Она предпринимает последнюю попытку скрутить ноги в очередную йоговскую позицию, затем садится, выпрямив спину, и смотрит на него – ни дать ни взять дрожащий от возбуждения щенок чихуахуа. Побрякушек на ней сегодня немного – серебряная спиралька в одном ухе и в носу тоненькое кольцо с зеленым камнем, поблескивающим у ноздри, как изумрудная сопелька. Она вынула кольца из бровей и верхней губы, отчего смотреть на ее бледное треугольное личико стало гораздо приятнее. Глаза у нее бесцветные, вернее, блекло-серые, как у новорожденного.

– Итак, что же с занятиями?

– Семинары – сплошное дерьмо, – выпаливает она.

– Все без исключения? – спрашивает он ровным голосом.

– Кроме вашего! – говорит Анджела. Ему и в голову не пришло, что она говорит и о его занятиях, и теперь он думает: а, собственно, почему? – Ваш семинар – единственный, на который я хожу. Единственный, который мне нравится.

Господи, почему именно мой, думает Свенсон. Я-то чем заслужил?

– Что в этом смешного? – спрашивает Анджела.

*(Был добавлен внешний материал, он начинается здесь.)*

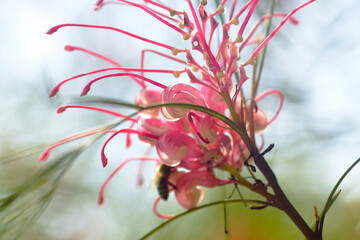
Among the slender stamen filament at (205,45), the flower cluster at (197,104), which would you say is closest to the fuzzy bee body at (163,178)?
the flower cluster at (197,104)

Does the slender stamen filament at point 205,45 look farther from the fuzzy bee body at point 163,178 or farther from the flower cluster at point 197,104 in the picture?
the fuzzy bee body at point 163,178

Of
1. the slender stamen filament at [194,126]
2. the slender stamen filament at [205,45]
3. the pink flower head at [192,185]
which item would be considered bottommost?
the pink flower head at [192,185]

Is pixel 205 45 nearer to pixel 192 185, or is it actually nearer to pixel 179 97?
pixel 179 97

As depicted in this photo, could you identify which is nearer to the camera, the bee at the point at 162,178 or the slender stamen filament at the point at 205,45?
the slender stamen filament at the point at 205,45

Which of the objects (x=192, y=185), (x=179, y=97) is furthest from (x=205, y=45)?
(x=192, y=185)

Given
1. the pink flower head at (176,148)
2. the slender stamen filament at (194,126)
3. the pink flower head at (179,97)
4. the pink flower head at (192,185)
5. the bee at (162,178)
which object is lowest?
the bee at (162,178)

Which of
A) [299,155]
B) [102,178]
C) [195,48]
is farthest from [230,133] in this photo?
[102,178]

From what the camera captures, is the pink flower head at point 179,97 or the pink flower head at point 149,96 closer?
the pink flower head at point 179,97

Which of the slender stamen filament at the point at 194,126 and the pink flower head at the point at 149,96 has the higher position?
the slender stamen filament at the point at 194,126

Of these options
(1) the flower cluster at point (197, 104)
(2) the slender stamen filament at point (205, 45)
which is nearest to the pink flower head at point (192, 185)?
(1) the flower cluster at point (197, 104)

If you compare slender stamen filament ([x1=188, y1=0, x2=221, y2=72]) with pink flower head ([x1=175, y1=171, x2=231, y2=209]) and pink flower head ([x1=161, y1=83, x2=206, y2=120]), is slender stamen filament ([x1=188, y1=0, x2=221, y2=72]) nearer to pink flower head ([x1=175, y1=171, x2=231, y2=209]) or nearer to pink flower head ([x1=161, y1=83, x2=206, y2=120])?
pink flower head ([x1=161, y1=83, x2=206, y2=120])

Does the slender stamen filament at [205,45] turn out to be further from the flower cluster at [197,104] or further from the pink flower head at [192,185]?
the pink flower head at [192,185]

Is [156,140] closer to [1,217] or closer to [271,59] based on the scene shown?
[1,217]

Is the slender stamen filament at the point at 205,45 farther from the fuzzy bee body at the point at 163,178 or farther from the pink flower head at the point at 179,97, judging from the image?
the fuzzy bee body at the point at 163,178
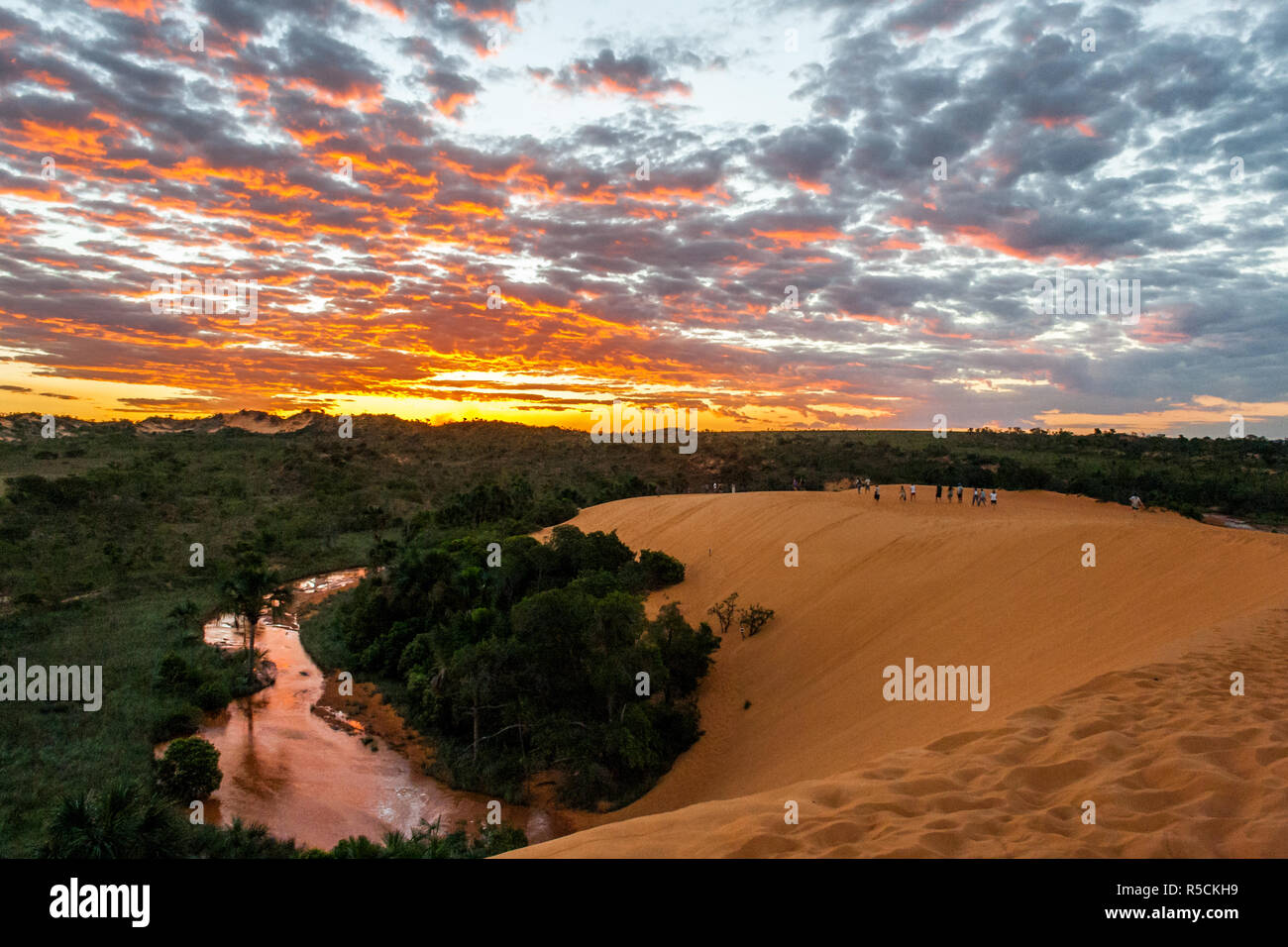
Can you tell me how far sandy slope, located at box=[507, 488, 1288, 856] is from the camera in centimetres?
555

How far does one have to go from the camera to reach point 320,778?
18.0 meters

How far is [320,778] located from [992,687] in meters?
16.7

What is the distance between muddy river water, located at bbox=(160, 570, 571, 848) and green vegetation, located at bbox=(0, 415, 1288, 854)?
164 cm

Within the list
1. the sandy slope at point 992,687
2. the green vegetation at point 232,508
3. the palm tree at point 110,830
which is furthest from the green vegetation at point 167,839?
the sandy slope at point 992,687

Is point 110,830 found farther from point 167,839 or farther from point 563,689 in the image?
point 563,689

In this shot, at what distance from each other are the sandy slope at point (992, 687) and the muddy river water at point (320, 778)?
4.91 m

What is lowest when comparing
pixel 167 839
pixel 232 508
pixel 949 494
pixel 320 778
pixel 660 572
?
pixel 320 778

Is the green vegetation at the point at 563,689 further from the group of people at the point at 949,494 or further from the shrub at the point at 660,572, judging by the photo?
the group of people at the point at 949,494

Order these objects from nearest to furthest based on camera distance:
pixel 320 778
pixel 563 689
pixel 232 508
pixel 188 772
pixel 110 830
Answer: pixel 110 830 < pixel 188 772 < pixel 563 689 < pixel 320 778 < pixel 232 508

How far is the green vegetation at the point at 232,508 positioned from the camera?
791 inches

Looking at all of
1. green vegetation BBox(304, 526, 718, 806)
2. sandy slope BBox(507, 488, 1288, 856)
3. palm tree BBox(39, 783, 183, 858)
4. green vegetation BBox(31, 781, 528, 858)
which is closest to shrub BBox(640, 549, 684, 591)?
sandy slope BBox(507, 488, 1288, 856)

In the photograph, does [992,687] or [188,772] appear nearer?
[992,687]

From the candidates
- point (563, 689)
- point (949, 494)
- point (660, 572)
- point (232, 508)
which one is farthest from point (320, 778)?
point (232, 508)
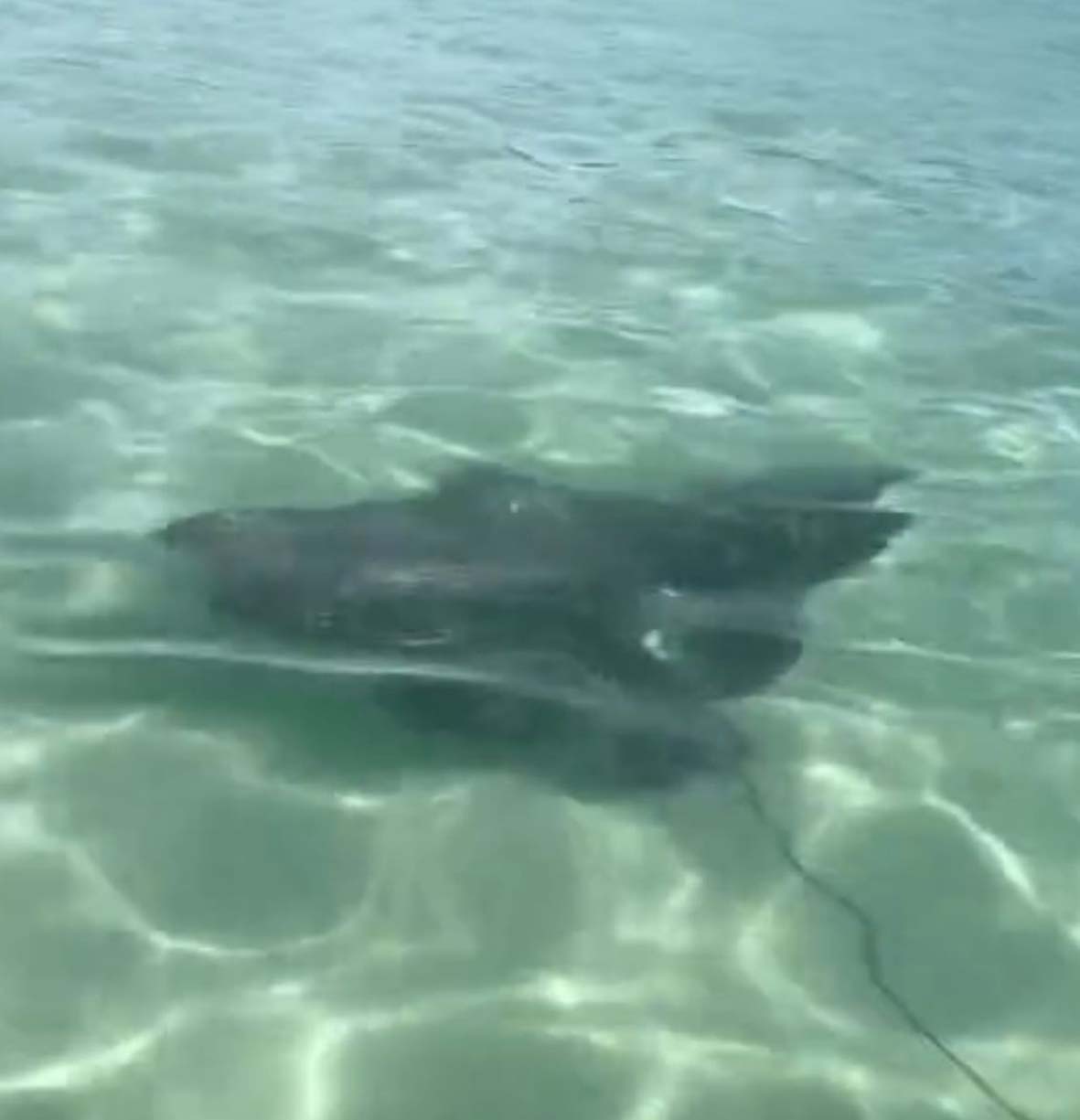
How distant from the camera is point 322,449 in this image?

– Ничего, – удивляется Свенсон. – Почему вы спросили?

– Вы улыбнулись.

– Мне было лестно, – врет он, – узнать, что вам нравятся мои занятия.

– Больше всего на свете я хочу писать, – говорит она. – Только это мне и интересно.

– Приятно слышать. – Снова ложь. – Мы хотим, чтобы студентам было интересно. Но не стоит забрасывать остальные предметы. Если бы Толстой прогуливал занятия, его бы в два счета выперли из Юстона. – К чему этот жаргон? Он что, пытается говорить на ее языке? Да, в общении со студентами это случается рефлекторно.